[EXTRACTED TEXT]
▼
This is the staggering moment a US Navy jet nosedived into the San Diego bay seconds after two pilots safely ejected from the plane before they were rescued by a fisherman.
Video footage taken on Wednesday morning showed the E/A-18G Growler Electronic Warfare aircraft plunging at high speed into the waters around the California city on Wednesday morning.
A large plume of water was thrown up as the jet crashed into the water.
Thankfully, both pilots in the plane, which was undergoing a ‘go-around maneuver’ in which the aircraft landed and was taking off again, were unharmed.
They were rescued by Brandon Viets, the captain of a sportfishing boat named The Premier.
Viets said he was taking guests on a fishing trip when he heard a jet take off near the Naval Air Station North Island in San Diego Bay.
He said that he noticed the plane ‘seemed a little louder than normal’, and that by the time he turned around to look he could see two parachutes in the air.
The Growler was flying ‘super low’ and stayed in the air for a couple of minutes before it dived into the water, he said.
Video footage taken on Wednesday morning showed the E/A-18G Growler Electronic Warfare aircraft plunging at high speed into the San Diego bay
The pilots were rescued by Brandon Viets, the captain of a sportfishing boat named The Premier
Viets, 30, said: ‘I watched them touch water, and I told my crew, ‘We got to go.’
‘We spin the boat around and raced over there.’
He said he arrived on the scene as the jet slammed into the water, witnessing a mass of ‘water and mud and muck’ that was 70 to 80 feet tall.
The pilots were kept under 24-hour medical observation, but are both in good condition, the Navy said in a press release yesterday evening.
But questions are now being asked about how the crash in San Diego, which was rainy and misty at the time, happened. An investigation is currently underway.
The Growler has a price tag of $86million, per the Navy.
The crash comes just months after another Growler crashed in the mountains of Washington State, killing two pilots.
Naval aviator Lieutenant Serena Wileman, 31, and naval flight officer Lieutenant Commander Lyndsay Evans, 31, had been conducting a routine training flight, the Navy said at the time.
Evans had coordinated and carried out strikes against the Houthis after they blocked the Red Sea following Hamas’ October 7 terror attack against Israel.
▲
[RECORDS]
▼
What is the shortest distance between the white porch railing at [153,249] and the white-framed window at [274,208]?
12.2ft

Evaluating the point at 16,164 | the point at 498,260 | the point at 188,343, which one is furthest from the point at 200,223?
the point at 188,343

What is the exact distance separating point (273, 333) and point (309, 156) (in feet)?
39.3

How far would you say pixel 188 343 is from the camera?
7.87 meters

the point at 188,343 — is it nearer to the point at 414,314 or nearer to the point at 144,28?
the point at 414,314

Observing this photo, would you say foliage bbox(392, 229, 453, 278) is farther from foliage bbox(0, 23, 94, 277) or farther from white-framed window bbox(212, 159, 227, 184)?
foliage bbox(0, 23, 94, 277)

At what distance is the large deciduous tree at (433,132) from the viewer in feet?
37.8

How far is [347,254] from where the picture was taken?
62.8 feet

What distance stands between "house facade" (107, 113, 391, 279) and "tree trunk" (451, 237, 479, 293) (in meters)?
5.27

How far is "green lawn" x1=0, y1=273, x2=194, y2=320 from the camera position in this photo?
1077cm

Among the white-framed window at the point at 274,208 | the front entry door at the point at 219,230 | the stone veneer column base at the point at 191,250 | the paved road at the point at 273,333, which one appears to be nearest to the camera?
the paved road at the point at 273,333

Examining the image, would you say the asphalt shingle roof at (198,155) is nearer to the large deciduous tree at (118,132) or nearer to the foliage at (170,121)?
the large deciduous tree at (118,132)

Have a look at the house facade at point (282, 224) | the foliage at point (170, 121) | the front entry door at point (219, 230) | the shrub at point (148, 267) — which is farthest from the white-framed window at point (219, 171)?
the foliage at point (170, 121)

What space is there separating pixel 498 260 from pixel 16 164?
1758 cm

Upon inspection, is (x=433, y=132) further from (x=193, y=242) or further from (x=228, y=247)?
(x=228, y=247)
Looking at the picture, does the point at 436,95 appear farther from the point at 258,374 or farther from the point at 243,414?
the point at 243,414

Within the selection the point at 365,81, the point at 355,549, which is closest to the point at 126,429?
▲
Copy out the Navy jet crash article word for word, from start to finish. You won't need the items for this.

This is the staggering moment a US Navy jet nosedived into the San Diego bay seconds after two pilots safely ejected from the plane before they were rescued by a fisherman.
Video footage taken on Wednesday morning showed the E/A-18G Growler Electronic Warfare aircraft plunging at high speed into the waters around the California city on Wednesday morning.
A large plume of water was thrown up as the jet crashed into the water.
Thankfully, both pilots in the plane, which was undergoing a ‘go-around maneuver’ in which the aircraft landed and was taking off again, were unharmed.
They were rescued by Brandon Viets, the captain of a sportfishing boat named The Premier.
Viets said he was taking guests on a fishing trip when he heard a jet take off near the Naval Air Station North Island in San Diego Bay.
He said that he noticed the plane ‘seemed a little louder than normal’, and that by the time he turned around to look he could see two parachutes in the air.
The Growler was flying ‘super low’ and stayed in the air for a couple of minutes before it dived into the water, he said.
Video footage taken on Wednesday morning showed the E/A-18G Growler Electronic Warfare aircraft plunging at high speed into the San Diego bay
The pilots were rescued by Brandon Viets, the captain of a sportfishing boat named The Premier
Viets, 30, said: ‘I watched them touch water, and I told my crew, ‘We got to go.’
‘We spin the boat around and raced over there.’
He said he arrived on the scene as the jet slammed into the water, witnessing a mass of ‘water and mud and muck’ that was 70 to 80 feet tall.
The pilots were kept under 24-hour medical observation, but are both in good condition, the Navy said in a press release yesterday evening.
But questions are now being asked about how the crash in San Diego, which was rainy and misty at the time, happened. An investigation is currently underway.
The Growler has a price tag of $86million, per the Navy.
The crash comes just months after another Growler crashed in the mountains of Washington State, killing two pilots.
Naval aviator Lieutenant Serena Wileman, 31, and naval flight officer Lieutenant Commander Lyndsay Evans, 31, had been conducting a routine training flight, the Navy said at the time.
Evans had coordinated and carried out strikes against the Houthis after they blocked the Red Sea following Hamas’ October 7 terror attack against Israel.